• [What you have to do]: Copy exactly the lines from the one containing "United States, site archbold_FL-01." through the last line of the records, both included, and nothing more.

Start of Exercise inputs

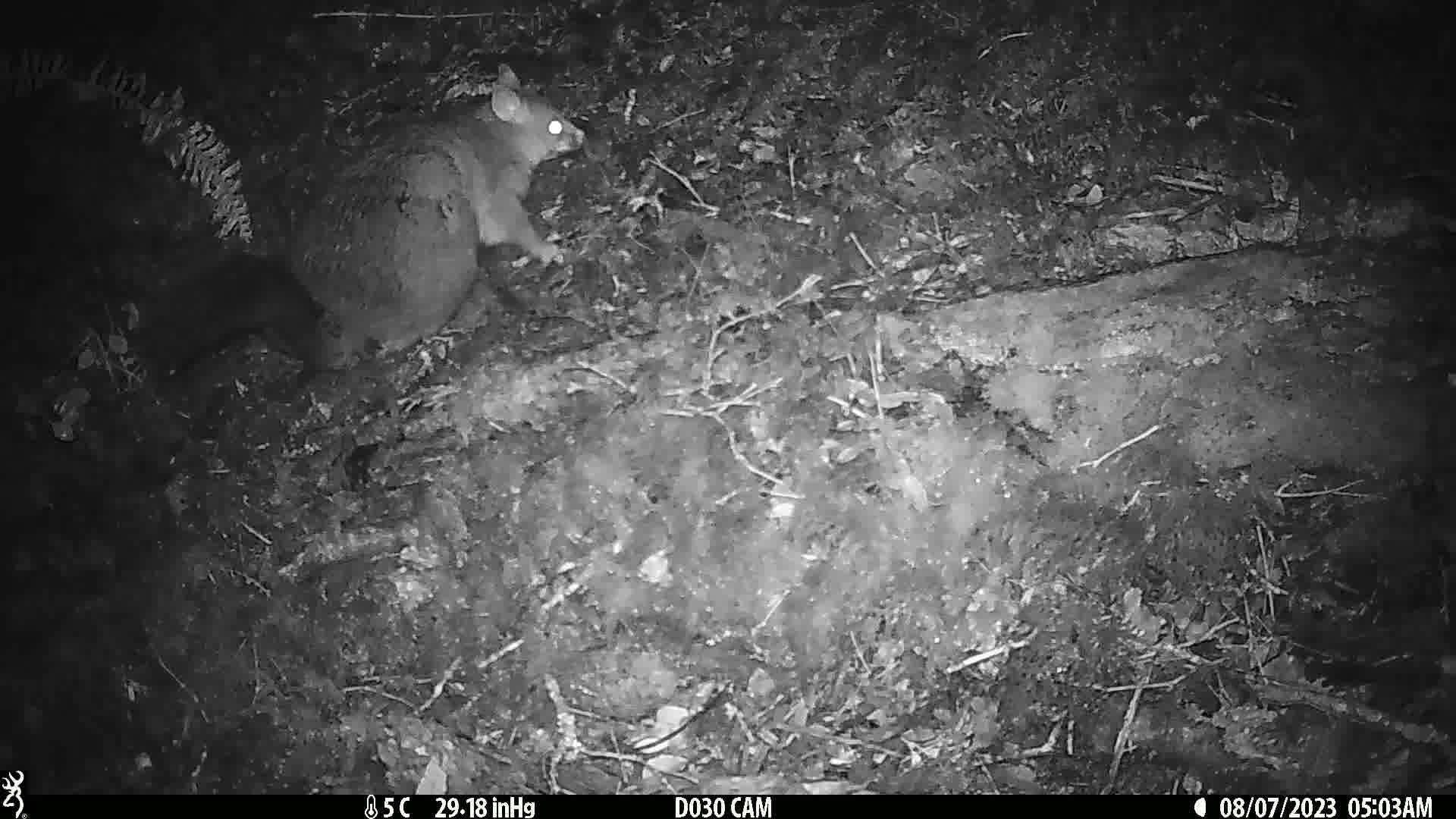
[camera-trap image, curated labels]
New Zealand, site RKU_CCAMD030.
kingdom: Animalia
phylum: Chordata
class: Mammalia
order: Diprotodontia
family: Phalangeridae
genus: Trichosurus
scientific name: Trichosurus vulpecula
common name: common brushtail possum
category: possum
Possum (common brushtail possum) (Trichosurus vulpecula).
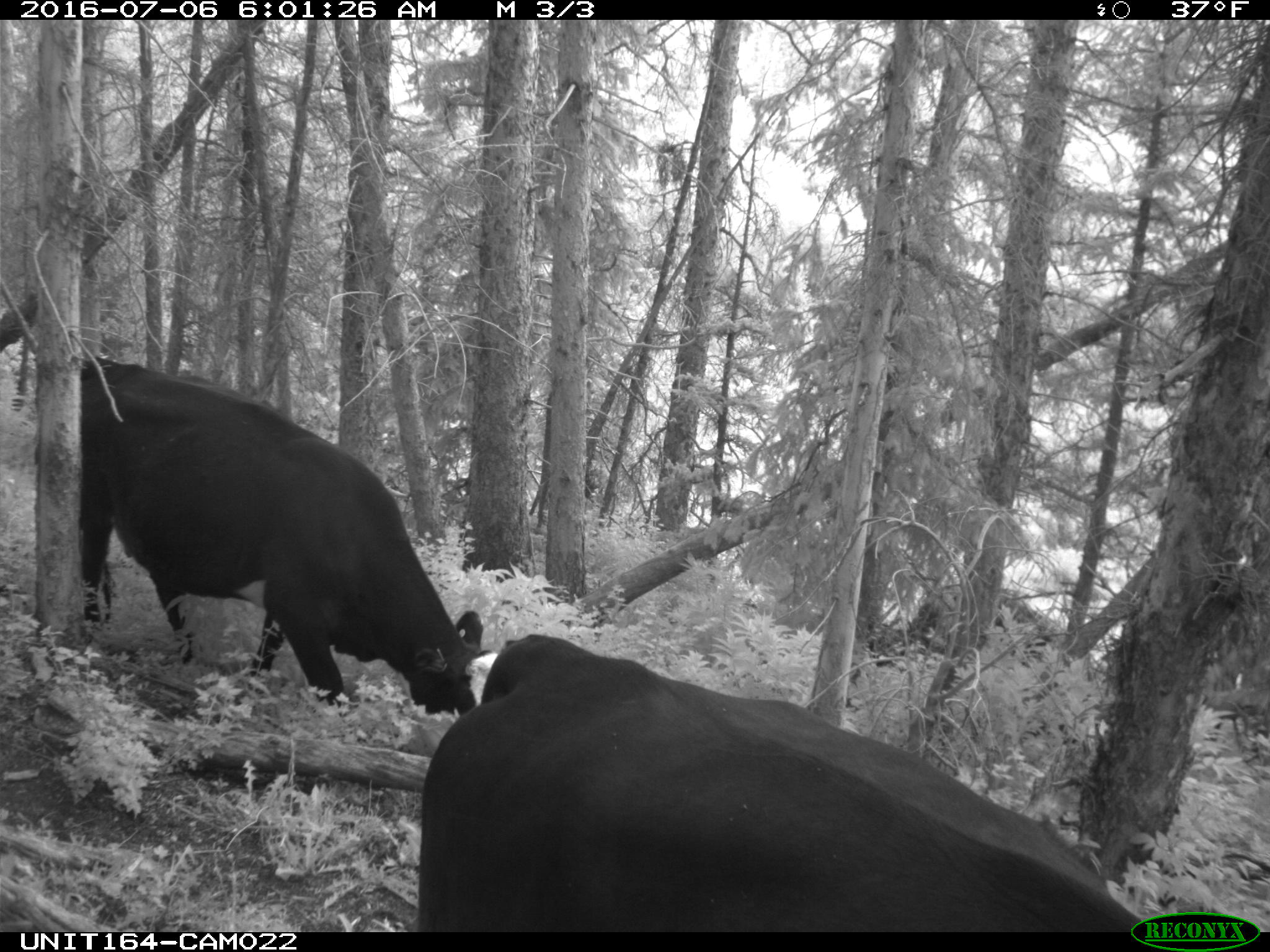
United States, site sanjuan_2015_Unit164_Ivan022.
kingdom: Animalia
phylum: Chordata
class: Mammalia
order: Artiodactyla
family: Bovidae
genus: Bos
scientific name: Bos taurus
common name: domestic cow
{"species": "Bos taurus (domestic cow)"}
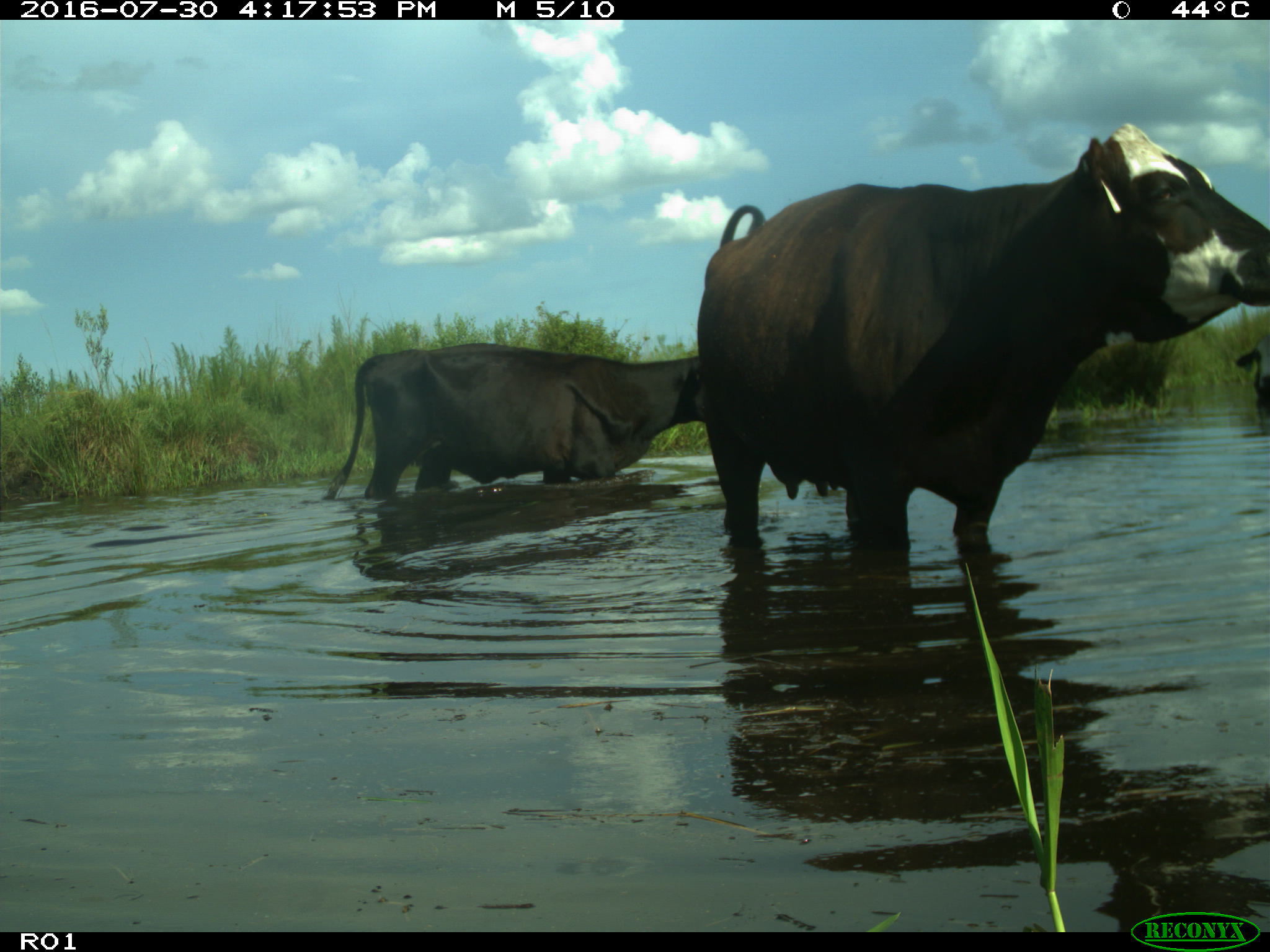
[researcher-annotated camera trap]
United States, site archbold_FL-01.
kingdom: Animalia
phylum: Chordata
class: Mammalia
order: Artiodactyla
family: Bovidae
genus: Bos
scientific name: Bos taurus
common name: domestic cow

End of Exercise inputs

• [Completed task]:
United States, site archbold_FL-01.
kingdom: Animalia
phylum: Chordata
class: Mammalia
order: Artiodactyla
family: Bovidae
genus: Bos
scientific name: Bos taurus
common name: domestic cow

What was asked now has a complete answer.